Bayraklı ilçesinde yer alan, Smyrna’nın ilk kurulduğu nokta olan ve M.Ö. 3 bin yılına kadar izler taşıyan Bayraklı (Eski Smyrna) Höyüğünde ilk bilimsel çalışmalara 1948 yılında başlandı.
Antik kent önemli ölçüde ortaya çıkartılırken, 2014 yılından bu yana kazı çalışmaları Ege Üniversitesi (EÜ) liderliğinde yürütülüyor. EÜ Edebiyat Fakültesi Eski Çağ Dilleri ve Kültürleri Bölümü öğretim üyesi, aynı zamanda kazı başkanlığını da yürüten Prof. Dr. Cumhur Tanrıver ile ekibi, M.Ö. 3 bin yılın ikinci yarısına tarihlenen tabakada, bir kap içinde biriktirildiği anlaşılan gümüş takılar buldu.
SON YILLARIN EN ÖNEMLİ KEŞİFLERİNDEN
Höyüğü ziyaret eden EÜ Rektörü Prof.
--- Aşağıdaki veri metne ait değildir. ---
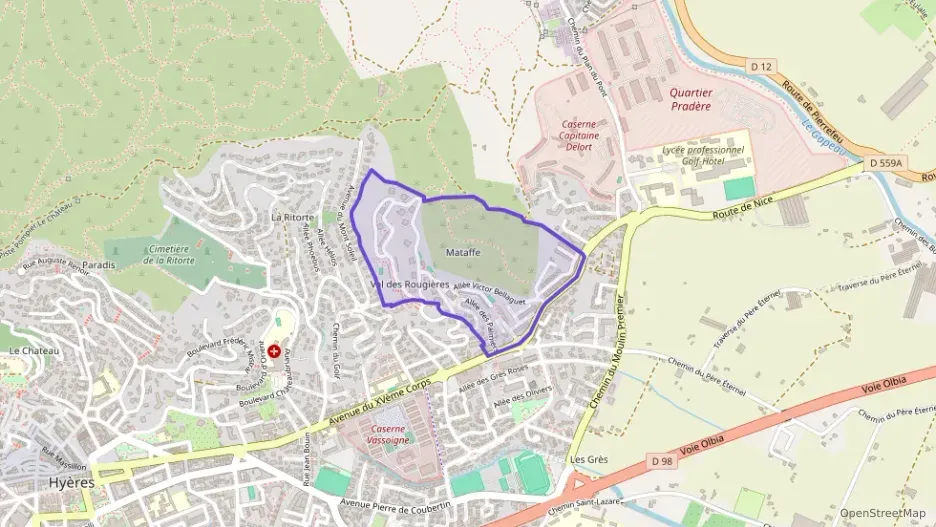 Maison 109 m² quatre pièces à vendre à Hyères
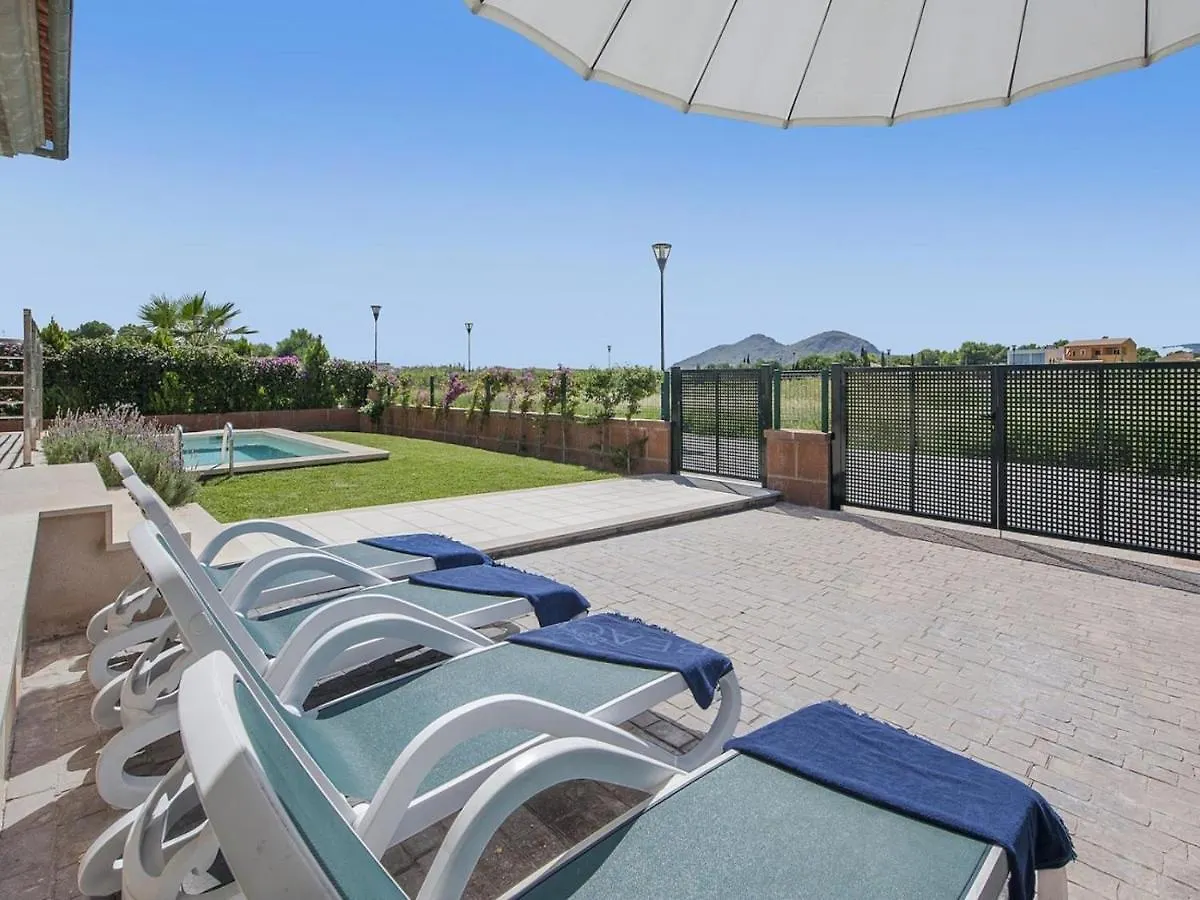 Villa Marisa I Alcudia  Spain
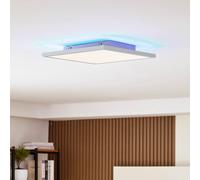 Arcchio Panel LED Brenda, 40 x 40 cm, CCT, control remoto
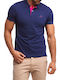 Gant Herren Kurzarmshirt Polo Navy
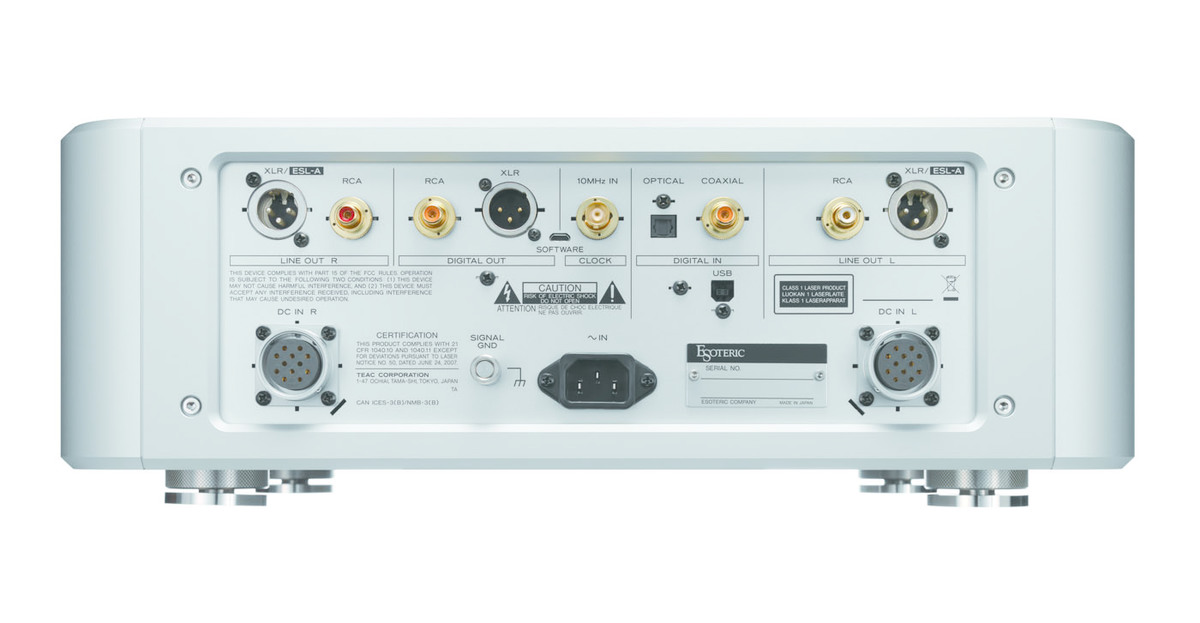 Esoteric GRANDIOSO K1X SE SACD/CD-Player (Angebot Neuware) – Bild 5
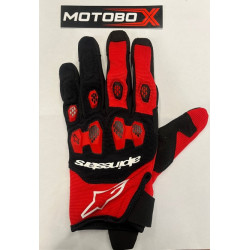 ALPINESTARS - GUANTI ENDURO OMOLAGATI PRO-DURA - ROSSO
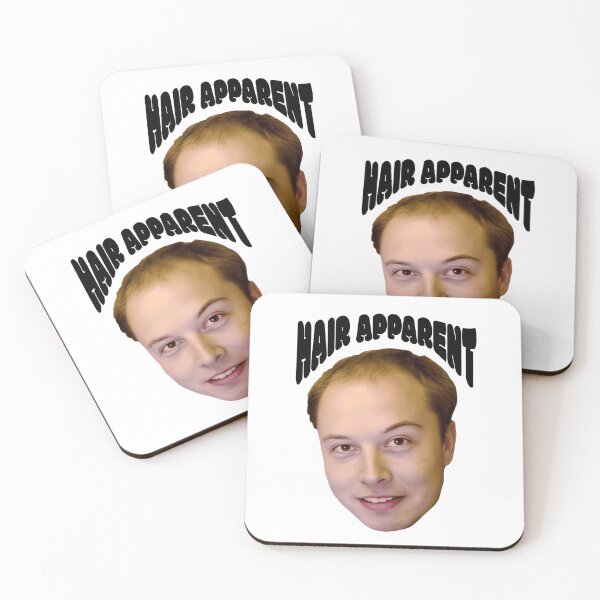 Item preview, ELON HAIR APPARENT designed and sold by oddwonders.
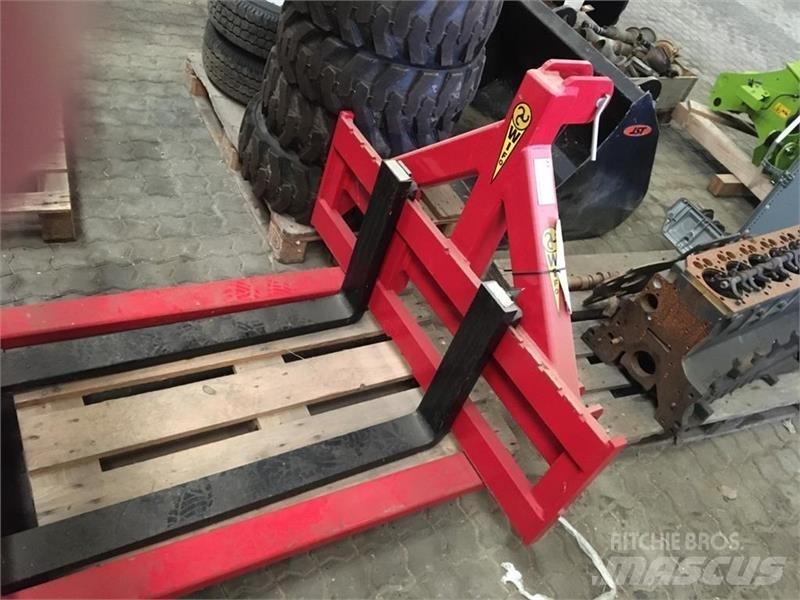 Wifo PF 25 前装载和挖掘机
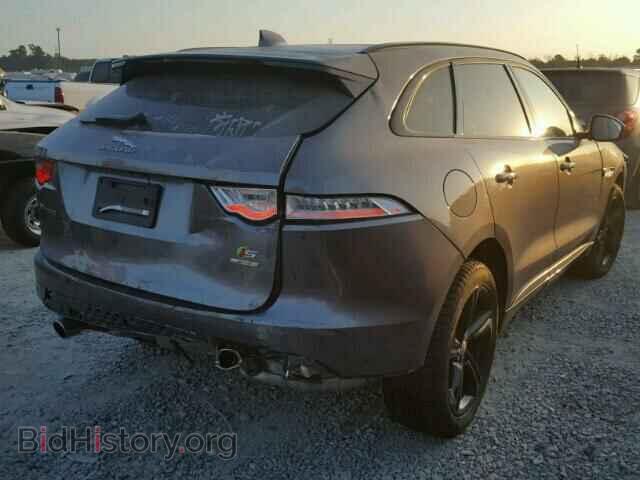 2017 JAGUAR F-PACE - VIN: SADCM2BV5HA488720 - Фото 4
Dr. Necdet Budak, Prof. Dr. Tanrıver’den bulunan eser ve çalışmalar hakkında bilgi aldı. Toprak ve korozyon nedeniyle birbirine yapışmış halde ve yaklaşık 15 santimetre çapında bir külçe şeklinde ortaya çıkartılan buluntuyla ilgili bilgiler veren Prof. Dr. Tanrıver, son yıllarda Batı Anadolu’daki en önemli keşiflerden biriyle karşı karşıya olunduğunu söyledi.
4 BİN 500 YIL ÖNCESİNİN YAŞANTISINA DAİR İZLER
İzmir’in ilk şehir yaşantısına ilişkin bilgiler elde etmeyi umduklarını kaydeden Prof. Dr. Tanrıver, "İlk gözlemlerimize göre buluntu; gümüş tellerden yapılmış, yüzük, küpe, saç halkası, saç iğnesi ve şerit plakalardan meydana getirilmiş birkaç saç bandından oluşuyor. Buluntu, kentin elitlerine ait küçük bir hazine olarak yorumlanabileceği gibi yine bir yönetici emrinde çalıştığı düşünülen bir mücevher ustasının hurda takılardan oluşan mal varlığı olarak da kabul edilebilir. Eski Smyrna’nın erken yönetimine veya çevre kültürlerle ilişkilerine yönelik önemli bilgiler elde edeceğimize inandığımız bu nadir buluntu üzerindeki konservasyon, ileri teknikte görüntüleme ve tanımlama çalışmalarımız hala devam ediyor" dedi.
Gümüş takılardan oluşan külçenin tomografisinin çekildikten sonra uzmanların görüşü doğrultusunda birbirinden ayrılıp ayrılamayacağına karar verileceğini dile getiren Prof. Dr. Tanrıver, "Eğer olumlu bir sonuç çıkarsa, konservasyon uzmanları tarafından birbirine yapışmış olan nesneler ayrılabilecek. Troia’dan bildiğimiz Erken Tunç Çağ hazinelerinin alçak gönüllü bir örneği ayrıntıları ile araştırılacak ve İzmirlilerin günümüzden 4 bin 500 yıl önceki teknoloji bilgileri, kültürel bağlantıları ve belki sosyal düzenlerine ilişkin yeni bilgiler ortaya konulacaktır" diye konuştu.
"BELKİ DE TROİA'DAN SONRAKİ EN BÜYÜK TARİHİ BULGUYU ÇIKARTMIŞ DURUMDALAR"
Üniversitelerin bulunduğu kente, topluma ve insanlığa katkıda bulunduğunu hatırlatan Rektör Budak, “Bu katkı bazen fen veya sağlık bilimleri alanında oluyor bazen de bugün olduğu gibi kültürel anlamda oluyor. Öğretim üyelerimizin Smyrna’da yaptıkları kazı çalışmalarında, belki de Troia’dan sonraki en büyük tarihi bulguyu çıkartmış durumdalar. Bu da hem insanlık tarihine, M.Ö. 3 binli yıllarda insanoğlunun nasıl bir yaşam tarzı içinde olduğuna ışık tutması açısından önemli bir bulgu. Hem ülkemiz, hem turizm hem de ülke ekonomisi adına katkı sağlayacak gurur verici çalışmalar. Hocalarımızı bu çalışmalarından dolayı tebrik ediyorum. Her zaman, maddi ve manevi olarak yanlarındayız. Aynı zamanda Kültür ve Turizm Bakanlığımız ve yerel yönetimlere, üniversitemize bu anlamda destek veren tüm kuruluşlara teşekkür ediyorum” dedi.